# [DOCUMENT SECTION]
◆ ◆ ◆ ◆ ◆ ◆ ◆

Well, I'm not sure what they are. Oh, you lads have to get yourselves an estate, don't you?
Japanese ticklers, slightly sharp soil?
Where's Dave Boot?
Dave Boot? Oh, oh, Mr Boot. He's taken his motorbike to the garage.
Detective Constable Davis. Get him, eh?
So as we make our way to our next location,
Eli has decided to take us on another step on his magical fucking mystery tour of his life.
So where did we just walk past your original family home?
We walked down Fordwich Road and then along St Cuthbert's Road,
which was my original family home, was there,
and you saw we had a big old house there.
It was a big old house, and he had an au pair,
and Mama used to take him for peaches.
We're not talking about the au pair.
Peaches.
Anyway, but now we're in the estate, Templar Estate,
which is behind where St Cuthbert's Road, sort of on the block.
And it's a sort of grand kind of very plain buildings, aren't they?
Well, they're built for purpose,
which is to be big, huge boxes for people to live in.
Yes.
You know, there's nothing glamorous about them.
And there used to be a playground
where they put some more sort of council houses,
but I was saying to Paul,
I used to roller skate or play in that playground,
and it was at the back of my house.
My dad used to stick his head out and go,
Eli! Eli!
And then all the kids would take the piss out of me
because he had an American accent.
Eli's dad is shouty.
Yeah, basically. He's dad is shouty.
He's American dandy.
Yeah, basically.
Something like that. And then you go,
OK, daddy boy,
I'll come skitter-skatting on me little...
That's exactly how I sounded.
It's uncanny.
You roller-skated all the way home.
Yes.
And, papa, may I play with the children?
We've walked down through the Templar estate
and we're passing a number three on one of these buildings which I distinctly remember as a child was they kicked a hoarder out
there was someone who died or had to be moved who was a big overweight guy who
hoarded and it hit the flat and some for some reason the flat was open and all
the kids local kids including me had access to it and it was full of crap
like a hoarders place like it stank really bad like
but there was all these these piles of comics marvel and i was into those at the time and it
was like we grabbed some and we came out i'm sure it was number three so you stole the comics from
a dead man it was a child i didn't know any better looking back on it i realized he must have been a
hoarder or had mental health problems and got moved out. But we were just like, hey, it's over.

◆ ◆ ◆ ◆ ◆ ◆ ◆

# [DATA EXCERPT]
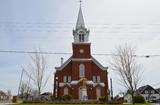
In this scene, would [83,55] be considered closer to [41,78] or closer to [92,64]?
[92,64]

◆ ◆ ◆ ◆ ◆ ◆ ◆

# [LIST OF TASKS]
1. List every named road or estate mentioned in the Templar Estate transcript.
2. Write out the Templar Estate transcript between "We're not talking" and "of my house.", inclusive.
3. Write what comes next in the Templar Estate transcript, picking up after its final line.
The listing comes from a separate source.

# [THE REPLIES]
1. Fordwich Road, St Cuthbert's Road, Templar Estate

2.
We're not talking about the au pair.
Peaches.
Anyway, but now we're in the estate, Templar Estate,
which is behind where St Cuthbert's Road, sort of on the block.
And it's a sort of grand kind of very plain buildings, aren't they?
Well, they're built for purpose,
which is to be big, huge boxes for people to live in.
Yes.
You know, there's nothing glamorous about them.
And there used to be a playground
where they put some more sort of council houses,
but I was saying to Paul,
I used to roller skate or play in that playground,
and it was at the back of my house.

3.
But the upside is you got fucking Iron Man 1976 out of it or something.
You know what I think I found was some Indiana Jones comics.
Oh, do you know what's spooky?
So I'm not going to go into all the details,
but we had to clean out a room recently, me and my partner.
We had Indiana Jones comics?
Loads of Indiana Jones comics.
That was quite a long run, the Marvel Indiana Jones.
They did quite a lot of them, didn't they?
Well, these were all like...
The comics I've got came out before Temple,
so it was all featuring the characters of Raiders,
and it was all like, to be honest, a little bit racist.
It's all like Indiana Jones dealing with
Umaguma tribes and stuff like that, you know what I mean?
Why does racism keep popping up all the time?
The world was so racist.
The world still is racist,
because when we run out of things to hate people for legitimately,
we just fall back on fucking lazy broad stereotypes.
Whilst we're on that topic,
at the beginning of The Dangerous Davis,
the last detective film, Paul...
Rat!
Oh, yeah, I saw a rat.
Oh, mate, it was a big...
It was a huge... I thought it was a cat.
Oh, my God.
But it was... There it is, it went again.
Where?
It ran across those steps and then straight back,
but it was a huge fucker.
Anyhow...
Whoa!
Anyhow, at the beginning
of the Dangerous Davis
film
he gets called
to deal with a man
who won't leave
his lodgings
no
and the man
is a black individual
and
and to make sure
people know that
outside the colour of his skin
they dress him up in like
faux African
kind of tribal wear
yeah
yes
and it's all very problematic and cringy.
But then, funnily enough, they must have had some awareness, the filmmakers,
because the next scene is Dangerous Davis entering the police station
and there's a black officer there.
And so it's like, you know what I mean?
They're obviously aware, but it's... I don't know.
I don't know if that was in the novel.
Well, here's the thing.
I think, because he's a Welsh writer,
I wonder if he's a Welsh writer imagining what North West London was like.
Yeah.
Or whether he actually lived here,
and part of it is slightly autobiographical in terms of the areas.
I think maybe, because it is very specific,
the kind of...
It is set in North West London,
and there are specific places, aren't there?
Well, that's why we watched it,
because we kept sitting there going,
oh, where's that road? What's that? Who's that? Where's that?
Is that there anymore? You kind of have this...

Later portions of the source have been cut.